Copy the items from the line containing "How far from white" through the line containing "289 centimetres", requests included. Multiply every distance and coordinate in the answers by 1.6 and round each result to a whole number, with halves rounded up.

— begin —

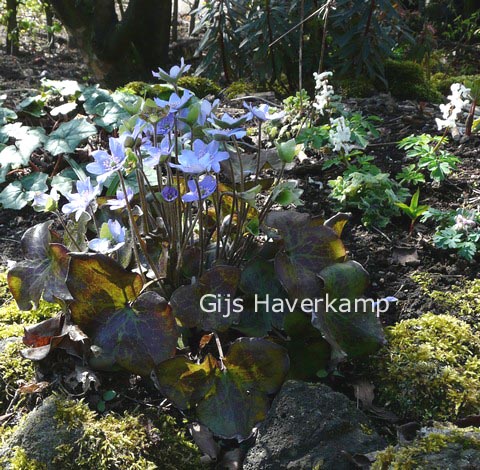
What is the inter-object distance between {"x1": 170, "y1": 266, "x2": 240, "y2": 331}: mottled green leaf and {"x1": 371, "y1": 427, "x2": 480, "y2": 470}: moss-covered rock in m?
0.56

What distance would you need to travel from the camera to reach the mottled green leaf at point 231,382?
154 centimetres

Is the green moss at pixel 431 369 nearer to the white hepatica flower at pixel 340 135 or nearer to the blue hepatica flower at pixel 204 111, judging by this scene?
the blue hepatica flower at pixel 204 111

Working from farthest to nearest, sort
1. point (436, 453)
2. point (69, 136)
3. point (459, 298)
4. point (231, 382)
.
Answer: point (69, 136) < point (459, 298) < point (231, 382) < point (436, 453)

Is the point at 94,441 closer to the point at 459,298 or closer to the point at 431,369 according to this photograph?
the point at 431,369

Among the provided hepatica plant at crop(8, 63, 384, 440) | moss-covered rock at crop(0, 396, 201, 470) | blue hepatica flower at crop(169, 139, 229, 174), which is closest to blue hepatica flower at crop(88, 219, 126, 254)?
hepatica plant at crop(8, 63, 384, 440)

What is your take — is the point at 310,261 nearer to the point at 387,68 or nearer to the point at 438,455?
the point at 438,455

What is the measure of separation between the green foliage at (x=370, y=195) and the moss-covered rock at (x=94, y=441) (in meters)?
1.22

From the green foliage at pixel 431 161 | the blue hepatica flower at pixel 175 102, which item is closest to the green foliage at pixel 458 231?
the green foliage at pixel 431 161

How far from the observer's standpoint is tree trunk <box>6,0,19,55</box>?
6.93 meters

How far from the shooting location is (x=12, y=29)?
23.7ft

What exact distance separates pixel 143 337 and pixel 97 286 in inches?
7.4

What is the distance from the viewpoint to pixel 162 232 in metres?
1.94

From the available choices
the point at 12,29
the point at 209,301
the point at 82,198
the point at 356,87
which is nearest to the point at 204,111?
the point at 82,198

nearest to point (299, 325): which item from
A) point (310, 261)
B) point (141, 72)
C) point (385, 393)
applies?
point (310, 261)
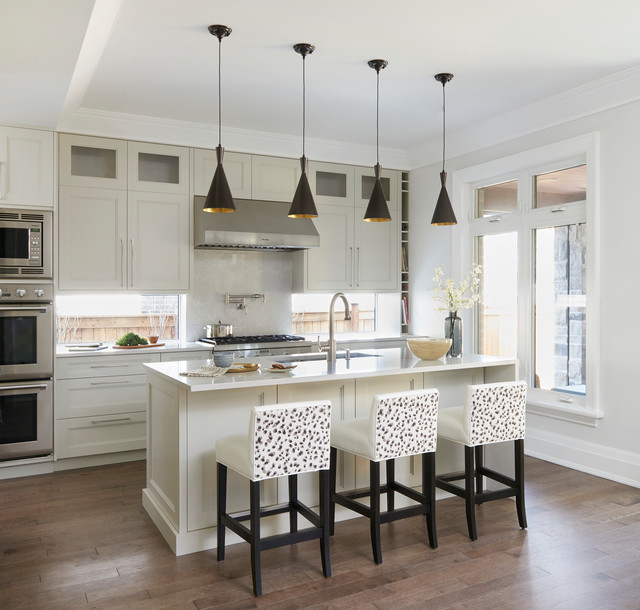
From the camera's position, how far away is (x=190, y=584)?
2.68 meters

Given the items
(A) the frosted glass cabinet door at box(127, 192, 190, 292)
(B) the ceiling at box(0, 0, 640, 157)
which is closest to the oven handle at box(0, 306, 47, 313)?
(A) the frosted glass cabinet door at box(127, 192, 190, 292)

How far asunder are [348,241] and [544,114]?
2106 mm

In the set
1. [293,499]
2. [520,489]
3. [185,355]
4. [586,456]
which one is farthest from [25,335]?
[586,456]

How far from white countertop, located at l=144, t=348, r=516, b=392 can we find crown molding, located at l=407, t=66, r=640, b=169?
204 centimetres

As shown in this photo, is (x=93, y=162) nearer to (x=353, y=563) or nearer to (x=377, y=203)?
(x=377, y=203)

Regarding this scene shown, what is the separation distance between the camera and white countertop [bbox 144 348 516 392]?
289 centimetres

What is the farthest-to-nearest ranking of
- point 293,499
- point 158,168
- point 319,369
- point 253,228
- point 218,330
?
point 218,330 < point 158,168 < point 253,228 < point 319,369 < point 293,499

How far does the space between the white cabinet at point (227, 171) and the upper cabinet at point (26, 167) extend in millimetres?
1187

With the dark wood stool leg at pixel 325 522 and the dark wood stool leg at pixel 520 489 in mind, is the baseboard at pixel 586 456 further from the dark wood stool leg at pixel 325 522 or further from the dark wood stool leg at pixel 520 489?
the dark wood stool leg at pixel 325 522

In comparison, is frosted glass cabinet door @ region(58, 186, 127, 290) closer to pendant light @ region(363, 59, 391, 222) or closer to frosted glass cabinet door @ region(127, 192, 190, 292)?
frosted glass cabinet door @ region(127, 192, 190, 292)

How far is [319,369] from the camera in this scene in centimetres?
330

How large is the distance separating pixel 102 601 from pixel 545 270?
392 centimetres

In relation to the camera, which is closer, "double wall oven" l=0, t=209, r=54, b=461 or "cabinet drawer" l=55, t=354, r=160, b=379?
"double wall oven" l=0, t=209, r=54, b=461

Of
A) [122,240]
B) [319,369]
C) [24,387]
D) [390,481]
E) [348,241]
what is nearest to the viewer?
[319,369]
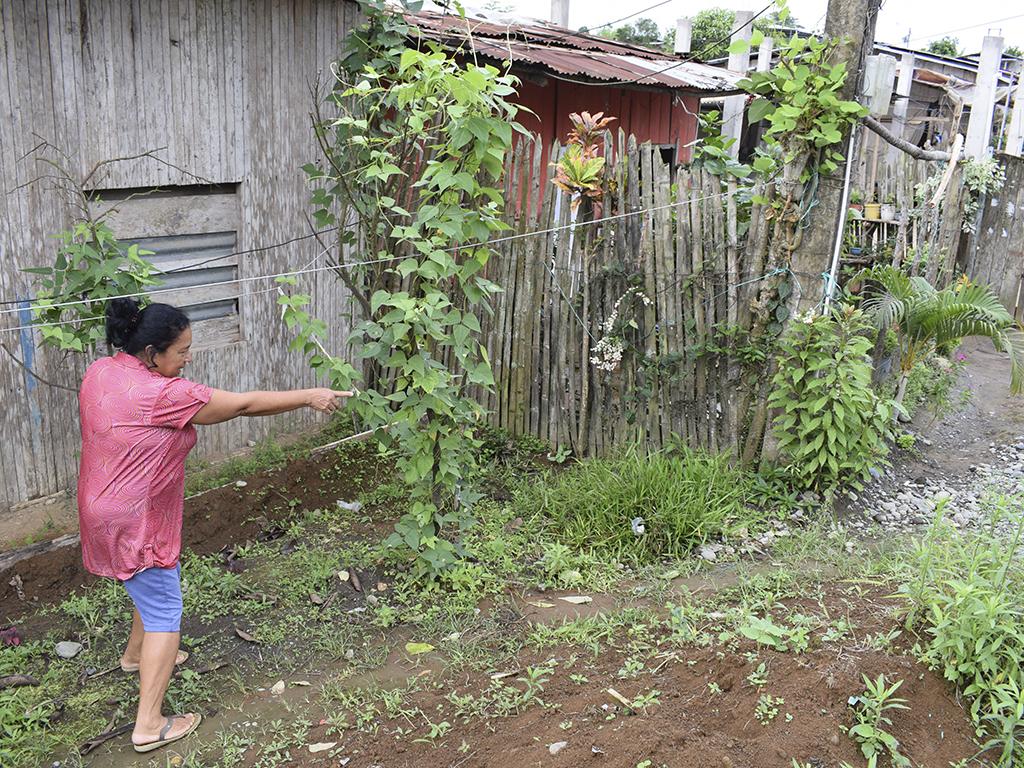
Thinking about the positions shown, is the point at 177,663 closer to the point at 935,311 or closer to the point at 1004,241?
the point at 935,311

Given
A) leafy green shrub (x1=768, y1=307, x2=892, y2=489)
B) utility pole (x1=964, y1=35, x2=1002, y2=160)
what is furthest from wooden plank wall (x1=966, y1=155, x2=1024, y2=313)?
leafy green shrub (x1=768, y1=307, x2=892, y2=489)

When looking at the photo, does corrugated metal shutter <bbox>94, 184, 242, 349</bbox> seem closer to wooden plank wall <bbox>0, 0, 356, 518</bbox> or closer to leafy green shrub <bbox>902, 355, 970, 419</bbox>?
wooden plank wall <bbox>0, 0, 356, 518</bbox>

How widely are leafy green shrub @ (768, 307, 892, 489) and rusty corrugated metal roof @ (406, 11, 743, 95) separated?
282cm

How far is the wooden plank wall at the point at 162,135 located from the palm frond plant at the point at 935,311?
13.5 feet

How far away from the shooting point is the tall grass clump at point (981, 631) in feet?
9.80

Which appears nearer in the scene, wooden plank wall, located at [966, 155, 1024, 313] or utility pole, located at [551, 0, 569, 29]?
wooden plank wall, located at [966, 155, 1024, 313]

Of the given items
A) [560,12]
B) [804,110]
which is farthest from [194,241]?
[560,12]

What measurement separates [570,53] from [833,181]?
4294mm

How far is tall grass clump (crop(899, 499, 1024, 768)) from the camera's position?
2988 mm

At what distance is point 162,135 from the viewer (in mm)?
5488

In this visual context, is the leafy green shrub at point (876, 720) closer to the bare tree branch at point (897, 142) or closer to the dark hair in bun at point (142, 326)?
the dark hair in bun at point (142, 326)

— end —

§ SOLUTION TO THIS TASK:
How far from white countertop, located at l=144, t=348, r=516, b=392 can we find crown molding, located at l=407, t=66, r=640, b=169?
326 centimetres

As shown in this photo, is (x=93, y=162) nearer to (x=353, y=563) or nearer to (x=377, y=203)?
(x=603, y=325)

Regarding this scene shown, what is the separation distance between the camera and white countertop [bbox 144 348 516 392]?
462 centimetres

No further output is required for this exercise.